-- START OF Extracted information --
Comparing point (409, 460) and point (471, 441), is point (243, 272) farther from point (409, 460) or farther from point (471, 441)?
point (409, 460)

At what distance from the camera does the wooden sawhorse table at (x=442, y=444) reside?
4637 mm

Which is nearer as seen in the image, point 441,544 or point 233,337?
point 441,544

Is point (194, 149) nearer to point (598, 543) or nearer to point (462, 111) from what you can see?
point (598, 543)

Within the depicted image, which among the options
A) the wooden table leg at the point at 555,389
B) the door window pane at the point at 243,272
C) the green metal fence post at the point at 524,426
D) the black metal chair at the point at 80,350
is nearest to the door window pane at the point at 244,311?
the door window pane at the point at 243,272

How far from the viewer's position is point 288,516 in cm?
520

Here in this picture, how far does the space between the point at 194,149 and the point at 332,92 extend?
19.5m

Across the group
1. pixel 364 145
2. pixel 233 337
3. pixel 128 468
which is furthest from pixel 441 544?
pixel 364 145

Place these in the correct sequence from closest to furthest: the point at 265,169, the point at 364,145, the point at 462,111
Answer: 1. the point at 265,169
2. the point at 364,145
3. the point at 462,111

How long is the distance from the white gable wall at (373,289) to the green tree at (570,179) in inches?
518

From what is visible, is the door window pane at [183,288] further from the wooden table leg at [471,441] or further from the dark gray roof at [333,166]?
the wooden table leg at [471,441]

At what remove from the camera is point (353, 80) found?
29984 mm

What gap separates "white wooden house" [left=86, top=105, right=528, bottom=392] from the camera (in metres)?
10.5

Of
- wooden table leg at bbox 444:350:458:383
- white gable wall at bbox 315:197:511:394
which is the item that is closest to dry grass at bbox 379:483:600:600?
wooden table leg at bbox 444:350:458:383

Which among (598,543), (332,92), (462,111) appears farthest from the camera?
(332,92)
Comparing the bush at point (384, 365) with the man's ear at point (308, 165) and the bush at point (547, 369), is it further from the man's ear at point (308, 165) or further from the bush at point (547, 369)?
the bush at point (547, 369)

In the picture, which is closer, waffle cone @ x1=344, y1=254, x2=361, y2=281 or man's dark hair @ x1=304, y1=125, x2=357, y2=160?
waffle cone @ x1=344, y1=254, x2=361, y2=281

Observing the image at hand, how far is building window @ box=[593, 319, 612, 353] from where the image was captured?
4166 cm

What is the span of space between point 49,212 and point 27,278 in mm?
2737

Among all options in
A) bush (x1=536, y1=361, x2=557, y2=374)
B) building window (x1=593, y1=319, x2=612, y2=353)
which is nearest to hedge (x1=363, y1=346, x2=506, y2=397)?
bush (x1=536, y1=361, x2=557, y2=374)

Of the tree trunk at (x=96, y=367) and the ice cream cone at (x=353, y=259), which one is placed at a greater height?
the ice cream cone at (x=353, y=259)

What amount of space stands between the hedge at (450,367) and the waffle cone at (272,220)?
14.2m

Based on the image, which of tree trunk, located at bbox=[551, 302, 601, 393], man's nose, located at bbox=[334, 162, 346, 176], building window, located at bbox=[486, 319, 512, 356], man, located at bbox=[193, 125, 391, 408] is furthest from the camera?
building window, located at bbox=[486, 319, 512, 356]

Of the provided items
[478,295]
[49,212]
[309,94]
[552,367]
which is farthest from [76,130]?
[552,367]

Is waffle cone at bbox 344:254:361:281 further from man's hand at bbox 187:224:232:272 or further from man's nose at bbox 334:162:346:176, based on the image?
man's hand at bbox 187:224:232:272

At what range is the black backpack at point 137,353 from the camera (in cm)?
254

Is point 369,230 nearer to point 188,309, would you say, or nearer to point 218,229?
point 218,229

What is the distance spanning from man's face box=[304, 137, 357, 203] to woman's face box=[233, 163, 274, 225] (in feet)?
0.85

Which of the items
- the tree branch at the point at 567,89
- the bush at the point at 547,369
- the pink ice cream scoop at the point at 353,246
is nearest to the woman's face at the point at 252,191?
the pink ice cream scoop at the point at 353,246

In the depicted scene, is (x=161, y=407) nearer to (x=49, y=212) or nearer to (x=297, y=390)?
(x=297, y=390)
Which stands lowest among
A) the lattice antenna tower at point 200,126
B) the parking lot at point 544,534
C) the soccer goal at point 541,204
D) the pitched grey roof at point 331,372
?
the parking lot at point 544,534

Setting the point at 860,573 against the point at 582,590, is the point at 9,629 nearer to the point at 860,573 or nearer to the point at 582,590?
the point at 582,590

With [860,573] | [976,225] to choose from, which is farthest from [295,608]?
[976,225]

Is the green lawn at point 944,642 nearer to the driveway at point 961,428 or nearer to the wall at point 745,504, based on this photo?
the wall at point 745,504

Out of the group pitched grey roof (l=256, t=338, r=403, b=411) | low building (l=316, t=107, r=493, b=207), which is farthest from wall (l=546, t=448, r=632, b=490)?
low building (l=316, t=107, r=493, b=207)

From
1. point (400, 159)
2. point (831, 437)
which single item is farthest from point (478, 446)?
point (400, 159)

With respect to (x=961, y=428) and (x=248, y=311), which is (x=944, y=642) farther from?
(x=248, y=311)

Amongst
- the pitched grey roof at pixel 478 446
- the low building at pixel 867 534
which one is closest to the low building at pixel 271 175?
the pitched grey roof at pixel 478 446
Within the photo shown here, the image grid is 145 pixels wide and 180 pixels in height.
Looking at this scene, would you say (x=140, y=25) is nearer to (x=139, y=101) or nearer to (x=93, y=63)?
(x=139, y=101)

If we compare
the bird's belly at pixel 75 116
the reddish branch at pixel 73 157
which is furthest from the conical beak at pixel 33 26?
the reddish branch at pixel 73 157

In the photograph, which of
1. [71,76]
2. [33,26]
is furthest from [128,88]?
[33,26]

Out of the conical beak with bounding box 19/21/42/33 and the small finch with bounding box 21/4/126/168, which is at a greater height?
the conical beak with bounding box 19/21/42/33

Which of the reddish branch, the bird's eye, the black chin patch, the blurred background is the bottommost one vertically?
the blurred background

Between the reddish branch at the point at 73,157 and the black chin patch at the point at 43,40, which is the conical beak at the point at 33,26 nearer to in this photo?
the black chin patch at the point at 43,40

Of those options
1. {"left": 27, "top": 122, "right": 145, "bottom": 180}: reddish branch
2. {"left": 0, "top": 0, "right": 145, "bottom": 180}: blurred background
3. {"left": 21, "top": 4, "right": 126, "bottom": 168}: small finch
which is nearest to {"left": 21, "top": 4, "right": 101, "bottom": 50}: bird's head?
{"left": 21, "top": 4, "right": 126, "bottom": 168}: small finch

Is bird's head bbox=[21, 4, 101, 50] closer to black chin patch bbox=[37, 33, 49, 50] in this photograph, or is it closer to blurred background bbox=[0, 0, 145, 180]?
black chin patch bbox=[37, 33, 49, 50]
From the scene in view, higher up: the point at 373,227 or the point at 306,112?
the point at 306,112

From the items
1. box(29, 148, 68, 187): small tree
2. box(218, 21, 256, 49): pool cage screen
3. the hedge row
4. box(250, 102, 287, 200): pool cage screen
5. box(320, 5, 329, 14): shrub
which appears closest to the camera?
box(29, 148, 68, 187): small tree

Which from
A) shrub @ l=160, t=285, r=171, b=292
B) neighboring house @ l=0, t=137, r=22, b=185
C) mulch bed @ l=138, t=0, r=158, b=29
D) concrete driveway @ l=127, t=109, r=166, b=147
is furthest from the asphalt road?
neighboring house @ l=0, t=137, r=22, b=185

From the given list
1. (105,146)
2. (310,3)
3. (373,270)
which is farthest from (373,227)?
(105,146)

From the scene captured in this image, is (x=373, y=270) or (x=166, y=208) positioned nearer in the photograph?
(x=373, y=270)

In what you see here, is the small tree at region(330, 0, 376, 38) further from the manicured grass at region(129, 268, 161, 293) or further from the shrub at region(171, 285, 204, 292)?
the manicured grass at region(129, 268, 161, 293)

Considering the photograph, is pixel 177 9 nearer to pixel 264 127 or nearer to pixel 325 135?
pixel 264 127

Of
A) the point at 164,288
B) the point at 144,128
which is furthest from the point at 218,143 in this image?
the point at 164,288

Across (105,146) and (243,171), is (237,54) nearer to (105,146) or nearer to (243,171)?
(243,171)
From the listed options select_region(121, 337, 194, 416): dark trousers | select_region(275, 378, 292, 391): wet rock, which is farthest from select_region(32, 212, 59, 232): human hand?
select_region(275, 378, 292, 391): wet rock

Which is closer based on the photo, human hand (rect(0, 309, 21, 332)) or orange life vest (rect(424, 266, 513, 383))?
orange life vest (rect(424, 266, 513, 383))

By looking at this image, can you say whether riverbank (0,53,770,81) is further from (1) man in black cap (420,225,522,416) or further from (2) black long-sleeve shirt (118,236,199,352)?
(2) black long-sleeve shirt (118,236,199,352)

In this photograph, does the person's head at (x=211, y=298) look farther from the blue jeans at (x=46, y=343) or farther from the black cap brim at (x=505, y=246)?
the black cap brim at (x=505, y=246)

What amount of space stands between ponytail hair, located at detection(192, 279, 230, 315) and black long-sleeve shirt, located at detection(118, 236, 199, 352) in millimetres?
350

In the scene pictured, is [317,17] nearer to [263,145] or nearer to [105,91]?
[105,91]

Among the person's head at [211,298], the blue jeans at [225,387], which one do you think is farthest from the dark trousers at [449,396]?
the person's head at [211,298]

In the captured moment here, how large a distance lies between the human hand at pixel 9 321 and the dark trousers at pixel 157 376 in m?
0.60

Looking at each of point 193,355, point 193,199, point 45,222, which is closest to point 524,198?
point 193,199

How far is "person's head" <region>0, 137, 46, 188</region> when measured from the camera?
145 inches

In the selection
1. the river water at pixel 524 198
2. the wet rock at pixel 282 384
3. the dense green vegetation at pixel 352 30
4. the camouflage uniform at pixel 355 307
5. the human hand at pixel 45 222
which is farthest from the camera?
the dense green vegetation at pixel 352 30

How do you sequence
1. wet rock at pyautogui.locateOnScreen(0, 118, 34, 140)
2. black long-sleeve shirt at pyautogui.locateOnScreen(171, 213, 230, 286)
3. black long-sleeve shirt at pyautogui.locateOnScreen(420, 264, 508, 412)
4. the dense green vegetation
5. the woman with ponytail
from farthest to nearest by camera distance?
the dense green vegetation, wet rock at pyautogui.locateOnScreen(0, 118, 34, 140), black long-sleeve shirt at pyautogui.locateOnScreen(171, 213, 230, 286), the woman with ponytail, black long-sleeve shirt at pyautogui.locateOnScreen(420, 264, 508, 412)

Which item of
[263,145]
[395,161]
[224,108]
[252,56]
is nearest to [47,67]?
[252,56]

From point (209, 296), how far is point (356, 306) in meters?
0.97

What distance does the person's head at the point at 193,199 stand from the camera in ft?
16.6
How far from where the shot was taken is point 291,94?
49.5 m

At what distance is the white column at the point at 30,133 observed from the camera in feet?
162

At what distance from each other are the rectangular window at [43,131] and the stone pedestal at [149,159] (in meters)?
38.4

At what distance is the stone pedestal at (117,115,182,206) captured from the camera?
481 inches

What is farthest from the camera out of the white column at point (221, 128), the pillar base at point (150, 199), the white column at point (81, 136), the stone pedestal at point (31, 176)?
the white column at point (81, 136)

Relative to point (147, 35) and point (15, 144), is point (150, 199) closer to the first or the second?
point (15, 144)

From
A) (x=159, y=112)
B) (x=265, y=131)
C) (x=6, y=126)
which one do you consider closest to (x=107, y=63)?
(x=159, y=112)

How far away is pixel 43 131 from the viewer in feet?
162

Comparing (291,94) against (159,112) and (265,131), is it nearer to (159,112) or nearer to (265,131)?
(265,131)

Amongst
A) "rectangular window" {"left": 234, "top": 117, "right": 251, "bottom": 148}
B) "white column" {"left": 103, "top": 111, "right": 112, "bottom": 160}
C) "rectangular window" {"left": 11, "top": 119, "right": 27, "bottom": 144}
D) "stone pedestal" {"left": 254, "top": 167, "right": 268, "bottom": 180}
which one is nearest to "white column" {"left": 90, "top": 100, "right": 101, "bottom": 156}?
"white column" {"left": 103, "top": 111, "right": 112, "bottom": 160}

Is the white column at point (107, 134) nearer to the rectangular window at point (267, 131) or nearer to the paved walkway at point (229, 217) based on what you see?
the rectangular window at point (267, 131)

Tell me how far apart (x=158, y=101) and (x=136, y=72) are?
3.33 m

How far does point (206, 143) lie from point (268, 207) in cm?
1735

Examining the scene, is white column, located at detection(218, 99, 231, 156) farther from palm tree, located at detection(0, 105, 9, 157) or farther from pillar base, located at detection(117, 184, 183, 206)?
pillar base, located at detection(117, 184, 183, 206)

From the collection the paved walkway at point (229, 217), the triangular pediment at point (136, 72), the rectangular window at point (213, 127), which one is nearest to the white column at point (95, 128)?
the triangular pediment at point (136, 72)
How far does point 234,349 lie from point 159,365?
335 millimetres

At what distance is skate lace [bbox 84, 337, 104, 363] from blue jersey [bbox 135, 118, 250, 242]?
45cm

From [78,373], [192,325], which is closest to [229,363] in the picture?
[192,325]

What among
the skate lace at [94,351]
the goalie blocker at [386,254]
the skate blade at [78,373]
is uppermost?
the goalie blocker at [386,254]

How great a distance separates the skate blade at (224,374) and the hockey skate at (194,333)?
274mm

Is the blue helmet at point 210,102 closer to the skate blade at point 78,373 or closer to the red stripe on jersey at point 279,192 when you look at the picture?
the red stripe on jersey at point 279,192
-- END OF Extracted information --
#### What needs to be done
Give back exactly the lines from the line containing "From the collection" to the end of the entries, and no other lines.

#### Response to this task
From the collection the paved walkway at point (229, 217), the triangular pediment at point (136, 72), the rectangular window at point (213, 127), which one is nearest to the white column at point (95, 128)?
the triangular pediment at point (136, 72)
How far does point 234,349 lie from point 159,365?
335 millimetres

At what distance is skate lace [bbox 84, 337, 104, 363] from blue jersey [bbox 135, 118, 250, 242]?
45cm

From [78,373], [192,325], which is closest to [229,363] in the picture?
[192,325]

What among
the skate lace at [94,351]
the goalie blocker at [386,254]
the skate blade at [78,373]
is uppermost?
the goalie blocker at [386,254]

How great a distance separates the skate blade at (224,374) and the hockey skate at (194,333)?
274mm

Is the blue helmet at point 210,102 closer to the skate blade at point 78,373 or closer to the red stripe on jersey at point 279,192 when you look at the picture?
the red stripe on jersey at point 279,192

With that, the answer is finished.